Medicatie bij overactieve blaassyndroom
Meest gebruikte medicatie is de inname van Betmiga met als werkzame stof Mirabegron (lit.2). Het heeft tot doel om de blaasspieren verder te laten ontspannen, zodat de blaas meer capaciteit heeft. Het medicijn heeft invloed op de bèta-3-spierreceptoren van de blaas, waardoor de blaaswand tot ontspanning komt (lit.3). De inhoud neemt daarmee toe, waardoor de persoon minder snel plasneiging heeft. Ondanks dat Betmiga voor veel patiënten gunstige resultaten biedt, kan het ook negatieve complicaties hebben. Bij 1 op de tien gevallen leidt het tot verhoogde hartslag, waarnaast men ook een pijnlijke urinewegontsteking of –infectie kan oplopen. Bij 1 op de vijfhonderd gevallen leidt het eveneens tot de volgende klachten (lit.4):
- onregelmatige voelbare hartkloppingen en verhoogde bloeddruk;
- problemen aan de spijsvertering en maag. Denk aan overmatige hoeveelheid gas, diarree, oprispingen;
- blaasontsteking, infectie en jeuk aan het geslachtsdeel;
- pijn en zwelling van de gewrichten;
- verschillende huidaandoeningen. Denk aan jeuk, uitslag, eczeem of netelroos. Dit kan op verschillende delen van de huid voordoen.
Treden deze complicaties op, dan is het verstandig om met de huisarts contact op te nemen. Wijziging van of stoppen met de medicatie kan noodzakelijk zijn.

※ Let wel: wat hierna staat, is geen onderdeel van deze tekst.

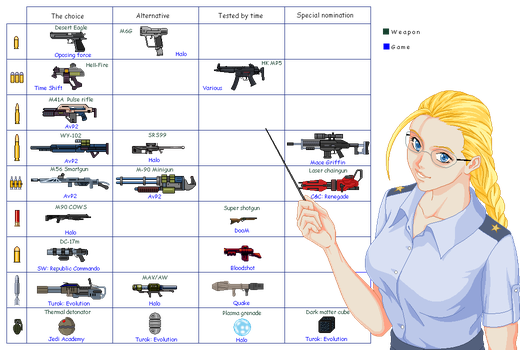 Cammy's Weapons Chart 1 by txsnew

Lees altijd de bijsluiter van Betmiga, zodat u weet welke gevolgen het medicijn kan hebben.
Heeft u last van een overactieve blaas resulterend in incontinentieproblemen, laat u dan altijd door de huisarts informeren. Het kan soms op een handige manier worden behandeld, zodat u ervan afkomt. Het kan ook betekenen dat u verder wordt verwezen naar de uroloog om een concrete behandelingstraject in te gaan.